[Problem to solve]: Please pull out every line below that contains the word "farthest" and copy each of those lines in full.
[Start of Task input]
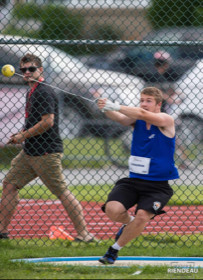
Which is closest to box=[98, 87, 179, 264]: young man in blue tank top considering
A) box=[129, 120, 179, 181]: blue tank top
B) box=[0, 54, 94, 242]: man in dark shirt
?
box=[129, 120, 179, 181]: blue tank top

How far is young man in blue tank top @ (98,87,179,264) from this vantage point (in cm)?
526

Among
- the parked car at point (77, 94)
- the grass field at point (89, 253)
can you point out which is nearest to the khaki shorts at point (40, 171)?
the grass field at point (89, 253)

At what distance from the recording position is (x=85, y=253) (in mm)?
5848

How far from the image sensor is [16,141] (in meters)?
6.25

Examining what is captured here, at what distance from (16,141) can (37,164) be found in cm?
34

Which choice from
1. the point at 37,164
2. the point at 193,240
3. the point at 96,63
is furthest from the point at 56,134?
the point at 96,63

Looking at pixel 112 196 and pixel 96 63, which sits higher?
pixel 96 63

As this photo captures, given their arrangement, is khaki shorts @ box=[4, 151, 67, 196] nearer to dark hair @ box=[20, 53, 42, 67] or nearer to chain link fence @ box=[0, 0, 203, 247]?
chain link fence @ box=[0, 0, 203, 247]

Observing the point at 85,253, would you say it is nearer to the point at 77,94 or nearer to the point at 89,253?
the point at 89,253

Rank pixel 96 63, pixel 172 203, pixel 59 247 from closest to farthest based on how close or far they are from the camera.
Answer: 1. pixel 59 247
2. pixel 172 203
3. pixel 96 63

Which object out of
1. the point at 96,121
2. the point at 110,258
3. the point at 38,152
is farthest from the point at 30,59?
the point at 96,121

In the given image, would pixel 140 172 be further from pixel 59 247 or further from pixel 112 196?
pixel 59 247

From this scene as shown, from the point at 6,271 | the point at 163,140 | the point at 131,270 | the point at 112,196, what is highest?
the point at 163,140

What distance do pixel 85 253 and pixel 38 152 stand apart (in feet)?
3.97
[End of Task input]
[Start of Task input]
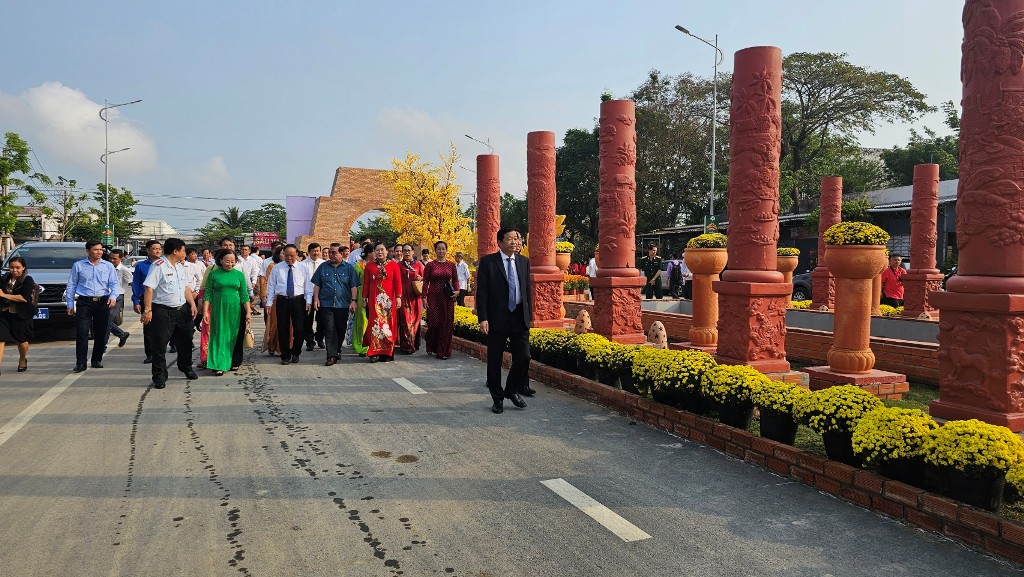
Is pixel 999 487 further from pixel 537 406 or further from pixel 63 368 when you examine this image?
[End of Task input]
[Start of Task input]
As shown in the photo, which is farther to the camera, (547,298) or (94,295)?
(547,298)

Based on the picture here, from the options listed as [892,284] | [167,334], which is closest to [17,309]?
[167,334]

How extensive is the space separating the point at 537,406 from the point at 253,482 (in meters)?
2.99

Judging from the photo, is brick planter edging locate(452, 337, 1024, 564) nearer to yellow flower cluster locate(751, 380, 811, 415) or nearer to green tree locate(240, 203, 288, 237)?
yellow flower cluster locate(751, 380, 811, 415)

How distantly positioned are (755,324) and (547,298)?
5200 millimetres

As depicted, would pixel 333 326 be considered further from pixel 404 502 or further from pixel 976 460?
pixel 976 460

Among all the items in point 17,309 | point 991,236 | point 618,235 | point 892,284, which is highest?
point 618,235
[End of Task input]
[Answer for this exercise]:
Rank pixel 96 63, pixel 172 203, pixel 59 247 from closest to farthest based on how close or far they are from the camera.
is farthest from the point at 30,59?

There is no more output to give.